23 Aralık 2011 Cuma


geliyorlar! içime uzanan uzun bir yolculuğa başlamak için geliyorlar... kaçmam gerek kaçmalıyım... ellerimi tutuyorlar, çoktandır sana dokunmayan buz kesilmiş ellerimi ovuyorlar hep, limonlu ve tuzlu öpüşler bırakıyorlar ellerime, hiç istemediğim... beni sıcak göğüslerine bastırıyorlar durmadan nemli soluklarını duyuyorum yüzümde... bez bebekler gibi sarıyorlar beni, zıbın kesimlerinde açıyorlar kollarımı,sonra düşüveriyor ellerim kucağıma; öyle cansız ellerim; duruşlarıyla cevaplıyor onları, anlamıyorlar. ah bunalıyorum, sevmesinler istiyorum, hiçbirşey istemiyorum artık, bırakın beni! ağlamalarımın hırsızları teselli edecekler beni, alıp götürdüler bütün gözyaşlarımı; kendi gözlerine doldurdular, benim için akıtıyorlar, benim için ağlıyorlar bak! onca yağmacıları hayatımın hepsi burada; bana vermek istiyorlar beni, bende olmayan beni, geri!
ah geliyorlar, geliyorlar işte, penceremin gölgelerini çoğaltıyorlar, yüzlerce kolları olan ahtapotlar gibi sarıyorlar beni...

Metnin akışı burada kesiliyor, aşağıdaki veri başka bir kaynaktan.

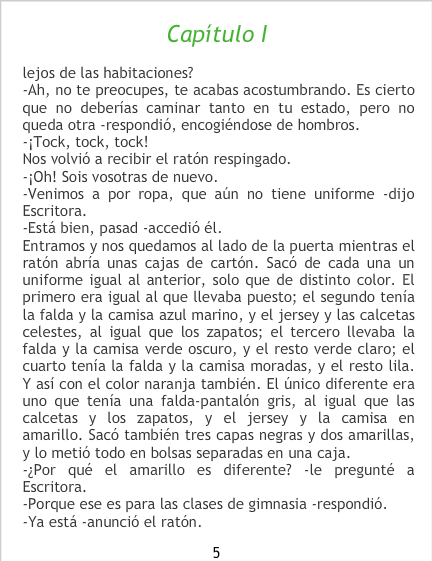 Capítulo I

lejos de las habitaciones?

-Ah, no te preocupes, te acabas acostumbrando. Es cierto que no deberías caminar tanto en tu estado, pero no queda otra -respondió, encogiéndose de hombros.

-¡Tock, tock, tock!

Nos volvió a recibir el ratón respingado.

-¡Oh! Sois vosotras de nuevo.

-Venimos a por ropa, que aún no tiene uniforme -dijo Escritora.

-Está bien, pasad -accedió él.

Entramos y nos quedamos al lado de la puerta mientras el ratón abría unas cajas de cartón. Sacó de cada una un uniforme igual al anterior, solo que de distinto color. El primero era igual al que llevaba puesto; el segundo tenía la falda y la camisa azul marino, y el jersey y las calcetas celestes, al igual que los zapatos; el tercero llevaba la falda y la camisa verde oscuro, y el resto verde claro; el cuarto tenía la falda y la camisa moradas, y el resto lila. Y así con el color naranja también. El único diferente era uno que tenía una falda-pantalón gris, al igual que las calcetas y los zapatos, y el jersey y la camisa en amarillo. Sacó también tres capas negras y dos amarillas, y lo metió todo en bolsas separadas en una caja.

-¿Por qué el amarillo es diferente? -le pregunté a Escritora.

-Porque ese es para las clases de gimnasia -respondió.

-Ya está -anunció el ratón.

5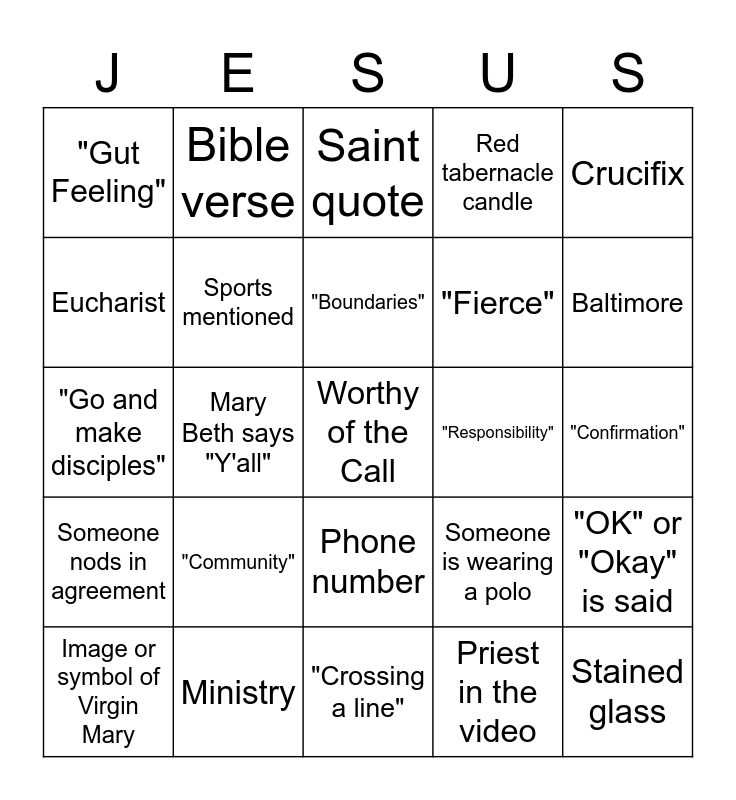 | J | E | S | U | S |
|---|---|---|---|---|
| "Gut Feeling" | Bible verse | Saint quote | Red tabernacle candle | Crucifix |
| Eucharist | Sports mentioned | "Boundaries" | "Fierce" | Baltimore |
| "Go and make disciples" | Mary Beth says "Y'all" | Worthy of the Call | "Responsibility" | "Confirmation" |
| Someone nods in agreement | "Community" | Phone number | Someone is wearing a polo | "OK" or "Okay" is said |
| Image or symbol of Virgin Mary | Ministry | "Crossing a line" | Priest in the video | Stained glass |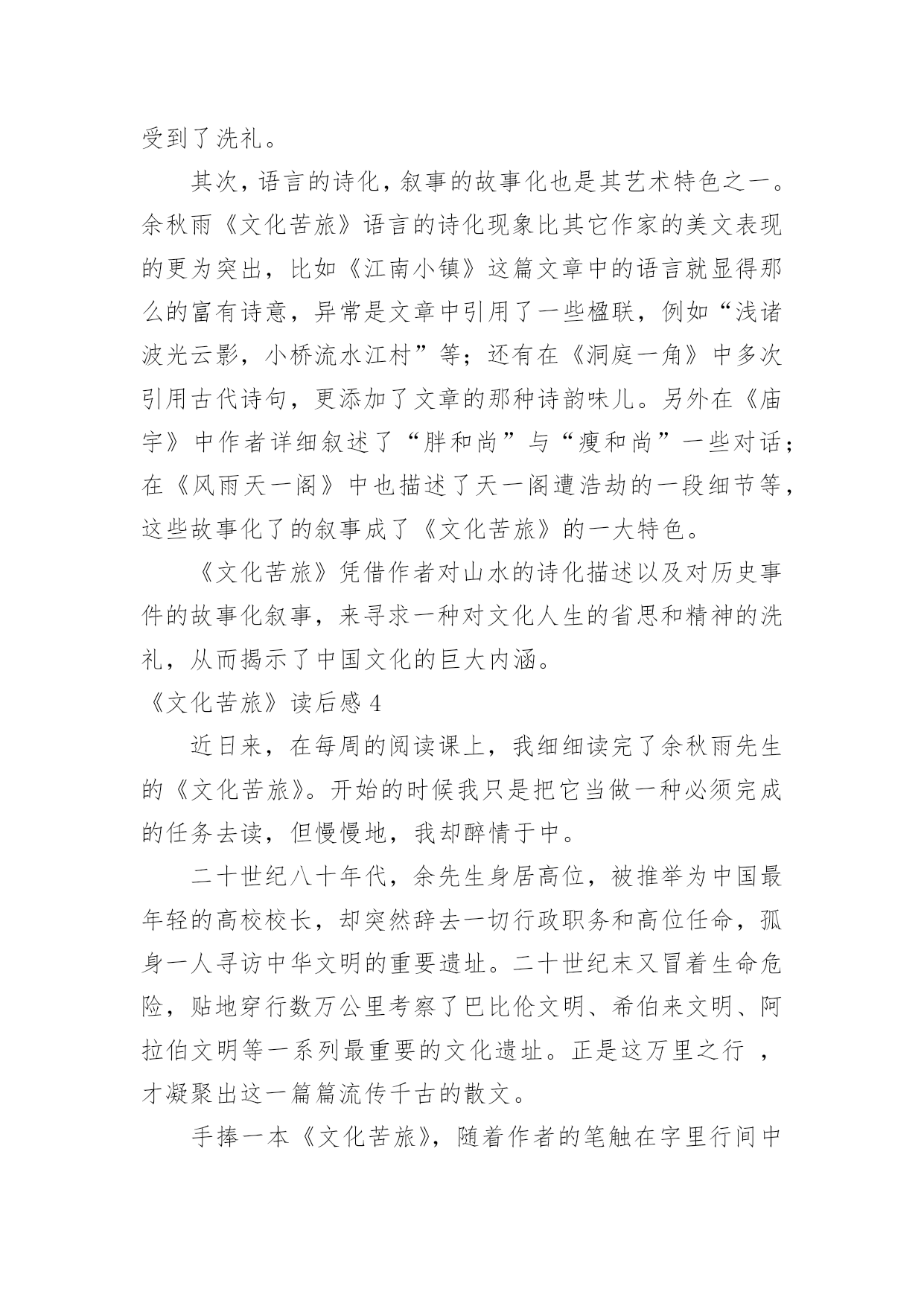 受到了洗礼。

其次，语言的诗化，叙事的故事化也是其艺术特色之一。余秋雨《文化苦旅》语言的诗化现象比其它作家的美文表现的更为突出，比如《江南小镇》这篇文章中的语言就显得那么的富有诗意，异常是文章中引用了一些楹联，例如“浅诸波光云影，小桥流水江村”等；还有在《洞庭一角》中多次引用古代诗句，更添加了文章的那种诗韵味儿。另外在《庙宇》中作者详细叙述了“胖和尚”与“瘦和尚”一些对话；在《风雨天一阁》中也描述了天一阁遭浩劫的一段细节等，这些故事化了的叙事成了《文化苦旅》的一大特色。

《文化苦旅》凭借作者对山水的诗化描述以及对历史事件的故事化叙事，来寻求一种对文化人生的省思和精神的洗礼，从而揭示了中国文化的巨大内涵。

《文化苦旅》读后感 4

近日来，在每周的阅读课上，我细细读完了余秋雨先生的《文化苦旅》。开始的时候我只是把它当做一种必须完成的任务去读，但慢慢地，我却醉情于中。

二十世纪八十年代，余先生身居高位，被推举为中国最年轻的高校校长，却突然辞去一切行政职务和高位任命，孤身一人寻访中华文明的重要遗址。二十世纪末又冒着生命危险，贴地穿行数万公里考察了巴比伦文明、希伯来文明、阿拉伯文明等一系列最重要的文化遗址。正是这万里之行 ，才凝聚出这一篇篇流传千古的散文。

手捧一本《文化苦旅》，随着作者的笔触在字里行间中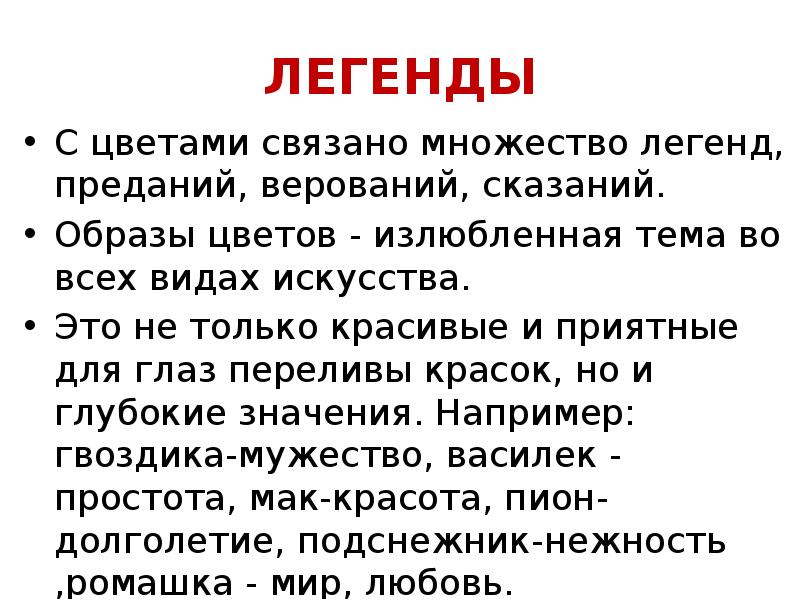 ЛЕГЕНДЫ

• С цветами связано множество легенд, преданий, верований, сказаний.

• Образы цветов - излюбленная тема во всех видах искусства.

• Это не только красивые и приятные для глаз переливы красок, но и глубокие значения. Например: гвоздика-мужество, василек - простота, мак-красота, пион-долголетие, подснежник-нежность ,ромашка - мир, любовь.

o bir dergide fotoğraflarını gördüğüm, yüzlerinin haritasındaki onca bunalım, anlaşmazlık, tedirginlik ve korkuyu bastırmak için dudaklarına bol bulamaç takındıkları ham gülüşlerini yanaklarına kadar çekeleyen, kendinde varamadıklarını başkalarında arayan psikolojik danışmanlardan birini mi getirecekler bana dersin? bana psikanalitik yaklaşımlarla yardımcı olacak yumuşacık sesli biri... davranışlarımın anlamını çözmek için hayat hikayemi öğrenmek isteyecek; bütün çok bilmişliği ile konuşturacak beni... ta çocukluk yıllarıma kadar gideceğiz, orada yatanları uyandıracak benimle ve bakalım hangi istasyonda ineceğiz? bakmışsın oturmuş seni anlatıyorum...
neden susuyorum bu kadar, anlayamıyorlar hiç; ben susmanın acemisiyim oysa...susmak mı bu dersin, düşüncenin sessiz çığlıkları mı yoksa?
neyle savaşacaklar şimdi benim topraklarımda, hayatım adına? seninle mi?